The U.S. Department of Commerce has awarded the Virgin Islands government $1.4 million in economic development funds to assist economic recovery in the wake of the closing of the Hovensa refinery, according to the office of Delegate to Congress Donna Christensen.
Christensen said in a statement Wednesday that Gov. John DeJongh Jr.’s administration’s requests for $1 million to the Economic Development Authority has been approved, noting that the funds are geared to assist “small and emerging entrepreneurs in food and agri-business, tourism, e-commerce and information technology.”
The administration has also received “another grant of $440,000 to the Bureau of Economic Research to conduct an assessment of the Virgin Islands economic, social and financial strengths to attract and grow new industries and to become more economically resilient,” she said.

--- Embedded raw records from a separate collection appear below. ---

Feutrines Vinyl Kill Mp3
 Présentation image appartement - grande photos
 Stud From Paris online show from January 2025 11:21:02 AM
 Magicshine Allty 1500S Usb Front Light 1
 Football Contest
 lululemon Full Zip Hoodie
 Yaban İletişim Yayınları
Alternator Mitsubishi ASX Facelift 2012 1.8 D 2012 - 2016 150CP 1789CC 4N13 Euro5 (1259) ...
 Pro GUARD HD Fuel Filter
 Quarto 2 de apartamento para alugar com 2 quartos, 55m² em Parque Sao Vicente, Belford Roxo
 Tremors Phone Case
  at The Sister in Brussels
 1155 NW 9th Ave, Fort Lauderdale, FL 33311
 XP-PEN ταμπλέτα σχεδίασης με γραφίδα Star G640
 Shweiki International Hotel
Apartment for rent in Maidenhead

Christensen said that she encouraged the territorial government to take advantage of the open disaster declaration from Hurricane Otto and Tropical Storm Tomas to obtain new monies provided by a special congressional appropriation to address the economic adversity caused by the closing of Hovensa
“The Department of Commerce sent top officials to the territory several times in 2012, the last being at my request at the October Revive St. Croix mini-conference where local officials had the opportunity for face-to-face meetings with Department of Commerce decision makers,” she said, adding that she provided written support for the grant requests.
Christensen congratulated deJongh, his chief economist Wharton Berger, V.I. Economic Development Authority Director Percival Clouden, among others, "for their diligence in pursuing this funding."
“This is an important grant because it looks towards the future development of the territory, particularly St. Croix,” she said.